What to work on
Name every bill or act that the House speech below mentions by name.

Selection

Mr. Speaker, I too am pleased to speak at third reading of Bill C-23. It is to all intents and purposes the end, at least in the House, of a long process which, as colleagues who spoke before me have said, began many months ago, in 1999-2000.
Many individuals and stakeholders have taken part in the debate, in the examination, which led to the introduction of Bill C-23. It is, as I was saying, the product of long consideration. Therefore, I think we should be pleased at the amendments made to the Competition Act and the Competition Tribunal Act. I think these amendments tighten up the Competition Act. I will come back to the process in a few minutes.
I will, if I may, digress a little with respect to the speech my colleague in the Canadian Alliance has just made.
His speech started well and was very interesting, I thought. The end of it, however, was not a little disappointing as he encouraged the government to draft legislation to promote competition and, in the same breath, criticized the fact that there is a Competition Act that permits competition. There is a certain lack of consistency here. With all due respect for my colleague in the Canadian Alliance, I must say that he seems to be speaking for big business in Canada, which naturally would like the body of laws applying to matters of competition to be as flexible and as minimal as possible.
He is forgetting very quickly that in Canada, and in Quebec, especially, the fabric of the economy is comprised essentially of small and medium sized businesses, that would absolutely not survive in a context of free market competition, which is what our colleague from the Canadian Alliance is energetically calling for.

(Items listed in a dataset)

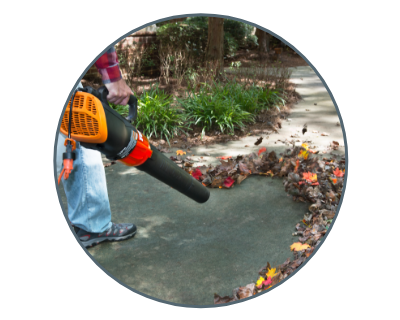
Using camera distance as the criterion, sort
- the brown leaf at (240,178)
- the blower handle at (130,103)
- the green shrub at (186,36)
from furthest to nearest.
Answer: the green shrub at (186,36), the brown leaf at (240,178), the blower handle at (130,103)

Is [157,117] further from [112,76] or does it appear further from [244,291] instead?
[244,291]

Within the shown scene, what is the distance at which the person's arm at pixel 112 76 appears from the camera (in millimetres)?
1456

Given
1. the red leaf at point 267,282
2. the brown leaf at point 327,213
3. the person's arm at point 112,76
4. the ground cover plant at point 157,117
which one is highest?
the person's arm at point 112,76

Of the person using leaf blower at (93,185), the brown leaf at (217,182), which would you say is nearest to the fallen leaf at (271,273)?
the brown leaf at (217,182)

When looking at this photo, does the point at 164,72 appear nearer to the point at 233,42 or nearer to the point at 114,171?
the point at 233,42

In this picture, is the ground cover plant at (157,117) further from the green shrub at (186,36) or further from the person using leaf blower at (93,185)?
the person using leaf blower at (93,185)

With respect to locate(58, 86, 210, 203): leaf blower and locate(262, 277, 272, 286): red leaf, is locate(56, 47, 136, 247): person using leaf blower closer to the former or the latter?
locate(58, 86, 210, 203): leaf blower

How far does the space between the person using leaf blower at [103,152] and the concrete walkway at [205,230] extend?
0.10 metres

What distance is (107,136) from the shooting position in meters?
1.30

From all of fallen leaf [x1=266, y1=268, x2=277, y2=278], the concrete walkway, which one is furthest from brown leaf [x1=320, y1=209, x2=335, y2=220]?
fallen leaf [x1=266, y1=268, x2=277, y2=278]

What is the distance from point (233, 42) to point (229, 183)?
6.29ft

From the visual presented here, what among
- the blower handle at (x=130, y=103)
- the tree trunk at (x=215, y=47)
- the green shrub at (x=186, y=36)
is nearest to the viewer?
the blower handle at (x=130, y=103)

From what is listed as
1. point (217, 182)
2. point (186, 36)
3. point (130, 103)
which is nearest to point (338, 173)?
point (217, 182)

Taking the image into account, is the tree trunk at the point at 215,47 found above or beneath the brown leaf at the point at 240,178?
above
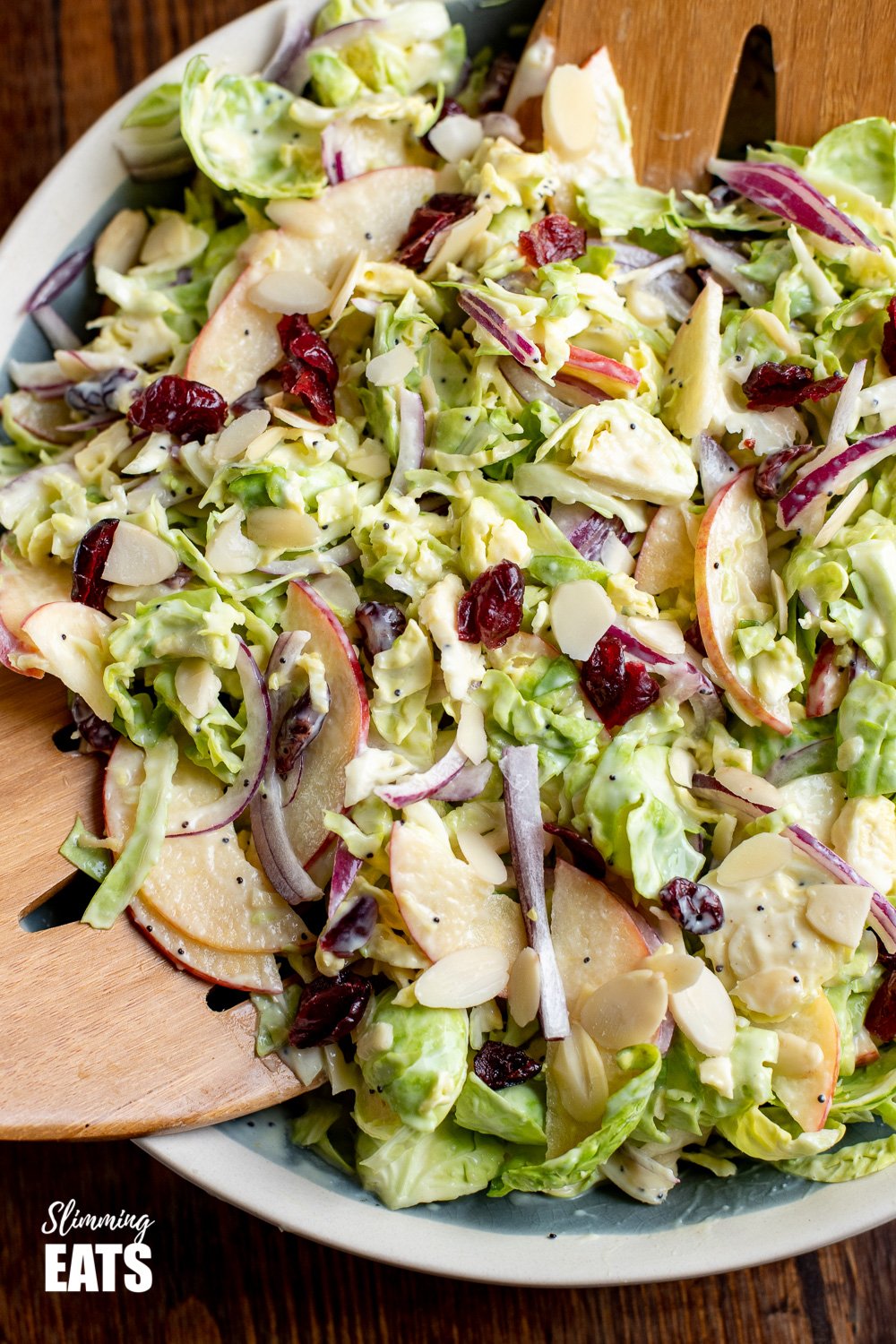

Expected answer
Bill C-23, the Competition Act, the Competition Tribunal Act